On September 24, 1955, the car was officially registered with plate 2 DB 67, and in February 1956, when the famous racing driver Maurice Trintignant came to drive the new Type 251 on the Entzheim airfield, Robert Diebolt was there with 57841. A number of journalists had been invited, and the equally famous illustrator Géo Ham posed with Trintignant in front of the Diebolt 57C.

Sometime later in 1956, Mr. Diebolt came across one of the original eight cabriolet bodies built on the Type 57 chassis by the famous coachbuilder Letourneur et Marchand in 1938–1939. That body carries no. 2951, and research indicates that it was first mounted on T57 chassis 57645, from which it had just been separated when Mr. Diebolt found it. The body was then adapted to chassis 57841, but whether the installation was done by Bugatti or Gangloff is not known. At some point after the installation of the body, 57841 received the new upper-inlet supercharger with a downdraft carburetor similar to Bugatti’s improved Type 101 intake design.

In 1957, Mr. Diebolt sold the completed car to D. Glöckner, an American military officer stationed in the Frankfurt area in Germany. It is likely that Mr. Glöckner took the car back with him to the US, and in Hugh Conway’s 1962 Bugatti Register, it is listed as belonging to Oliver C. Schmidt, in Northbrook, Illinois.
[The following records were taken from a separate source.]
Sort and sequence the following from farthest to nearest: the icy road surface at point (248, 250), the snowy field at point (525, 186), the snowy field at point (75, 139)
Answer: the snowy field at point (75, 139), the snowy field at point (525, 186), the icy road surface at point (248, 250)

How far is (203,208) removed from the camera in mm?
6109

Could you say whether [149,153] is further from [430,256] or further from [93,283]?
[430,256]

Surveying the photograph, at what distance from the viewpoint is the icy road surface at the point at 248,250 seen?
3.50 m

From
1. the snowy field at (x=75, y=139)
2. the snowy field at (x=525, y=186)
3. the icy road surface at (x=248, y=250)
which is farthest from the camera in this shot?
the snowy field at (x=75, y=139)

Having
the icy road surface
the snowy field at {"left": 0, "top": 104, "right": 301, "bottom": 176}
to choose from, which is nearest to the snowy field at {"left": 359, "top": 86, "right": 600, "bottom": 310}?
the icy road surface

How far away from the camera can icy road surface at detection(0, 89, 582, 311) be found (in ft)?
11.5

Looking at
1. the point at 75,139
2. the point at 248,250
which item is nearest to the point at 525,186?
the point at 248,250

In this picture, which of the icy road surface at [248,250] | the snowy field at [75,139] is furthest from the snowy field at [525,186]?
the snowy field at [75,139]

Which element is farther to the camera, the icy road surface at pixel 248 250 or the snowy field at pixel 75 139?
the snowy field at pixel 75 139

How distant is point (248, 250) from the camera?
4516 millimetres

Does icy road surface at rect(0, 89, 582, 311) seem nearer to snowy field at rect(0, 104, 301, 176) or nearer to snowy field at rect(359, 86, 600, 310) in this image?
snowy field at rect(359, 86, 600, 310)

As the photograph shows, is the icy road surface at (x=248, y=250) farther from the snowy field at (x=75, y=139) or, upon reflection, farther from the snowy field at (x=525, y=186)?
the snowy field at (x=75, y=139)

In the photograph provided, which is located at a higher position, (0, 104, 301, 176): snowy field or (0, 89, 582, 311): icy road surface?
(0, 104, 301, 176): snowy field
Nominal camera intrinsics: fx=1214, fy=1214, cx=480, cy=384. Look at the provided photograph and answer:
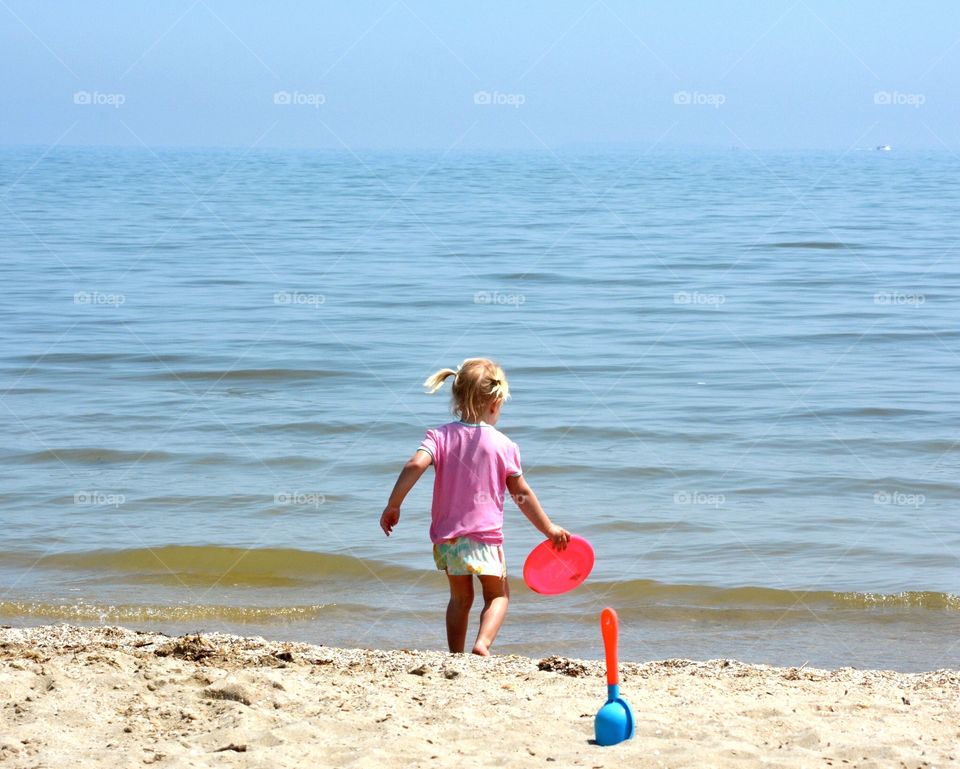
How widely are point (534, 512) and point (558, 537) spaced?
144 millimetres

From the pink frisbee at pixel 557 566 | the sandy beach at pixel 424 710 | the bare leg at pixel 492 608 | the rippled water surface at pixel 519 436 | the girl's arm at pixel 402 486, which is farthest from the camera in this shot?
the rippled water surface at pixel 519 436

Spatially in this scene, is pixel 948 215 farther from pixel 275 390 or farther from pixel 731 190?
pixel 275 390

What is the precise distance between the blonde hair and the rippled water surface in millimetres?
1390

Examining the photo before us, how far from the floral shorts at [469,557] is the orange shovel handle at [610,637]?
4.39ft

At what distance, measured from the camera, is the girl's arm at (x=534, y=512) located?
5.02 meters

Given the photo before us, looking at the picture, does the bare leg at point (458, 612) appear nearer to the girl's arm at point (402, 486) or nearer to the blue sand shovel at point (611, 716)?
the girl's arm at point (402, 486)

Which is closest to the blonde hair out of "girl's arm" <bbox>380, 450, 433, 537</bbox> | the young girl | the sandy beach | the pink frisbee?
the young girl

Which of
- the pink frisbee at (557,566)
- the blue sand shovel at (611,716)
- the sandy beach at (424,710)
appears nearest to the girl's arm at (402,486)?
the sandy beach at (424,710)

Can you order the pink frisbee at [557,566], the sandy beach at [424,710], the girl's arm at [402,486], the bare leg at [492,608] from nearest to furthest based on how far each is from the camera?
the sandy beach at [424,710] → the girl's arm at [402,486] → the bare leg at [492,608] → the pink frisbee at [557,566]

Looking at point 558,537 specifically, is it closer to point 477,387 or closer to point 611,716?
point 477,387

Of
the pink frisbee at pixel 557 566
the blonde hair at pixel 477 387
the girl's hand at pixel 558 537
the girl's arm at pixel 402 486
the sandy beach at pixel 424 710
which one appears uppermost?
the blonde hair at pixel 477 387

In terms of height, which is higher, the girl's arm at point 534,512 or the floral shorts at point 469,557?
the girl's arm at point 534,512

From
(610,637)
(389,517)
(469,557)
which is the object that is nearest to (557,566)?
(469,557)

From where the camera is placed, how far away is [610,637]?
144 inches
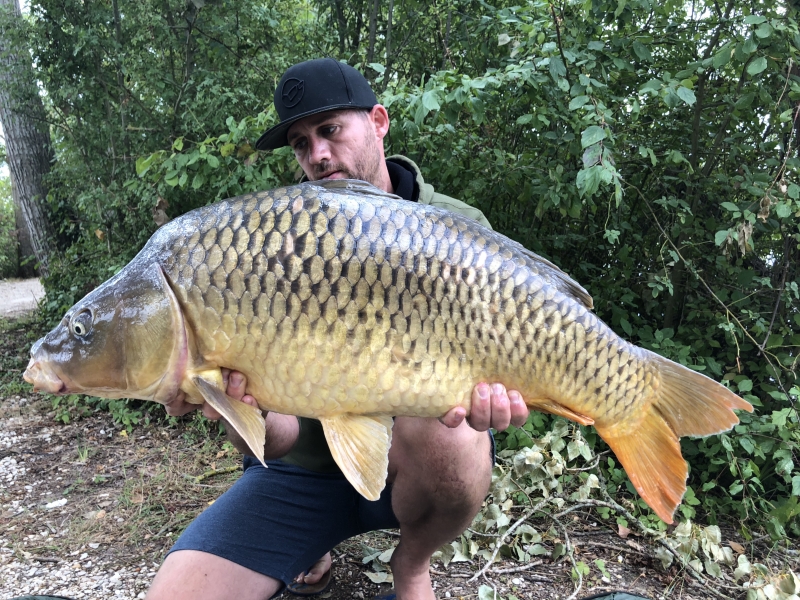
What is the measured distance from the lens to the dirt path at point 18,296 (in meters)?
5.28

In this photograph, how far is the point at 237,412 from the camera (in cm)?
104

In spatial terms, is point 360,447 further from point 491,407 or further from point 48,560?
point 48,560

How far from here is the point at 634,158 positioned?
7.63 ft

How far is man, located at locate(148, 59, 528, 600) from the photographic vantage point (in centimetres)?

In the early 1970s, Mr. Schmidt sold the 57C to the well-known West Coast collector Carlton Coolidge, who passed it on to Dr. Lawrence Arnstein in Atherton, California, later in the decade. In 1986, chassis 57841 was purchased by the current owner with Thomas Barrett III acting as intermediary.

Coming out of long-term ownership, this remarkable and rare Bugatti has seen little time on the road in recent years, and represents a unique opportunity to acquire a French grand routière that is an important part of Bugatti lore. The lines and proportions of its Letourneur et Marchand coachwork are the very definition of Type 57 Bugatti style. Powerful and surefooted as Jean Bugatti intended, this exceptional motorcar speaks directly to the collector, the historian, and the enthusiast in equal measure. And for its next owner, returning this magnificent Bugatti to the public eye should be a thrill of a lifetime.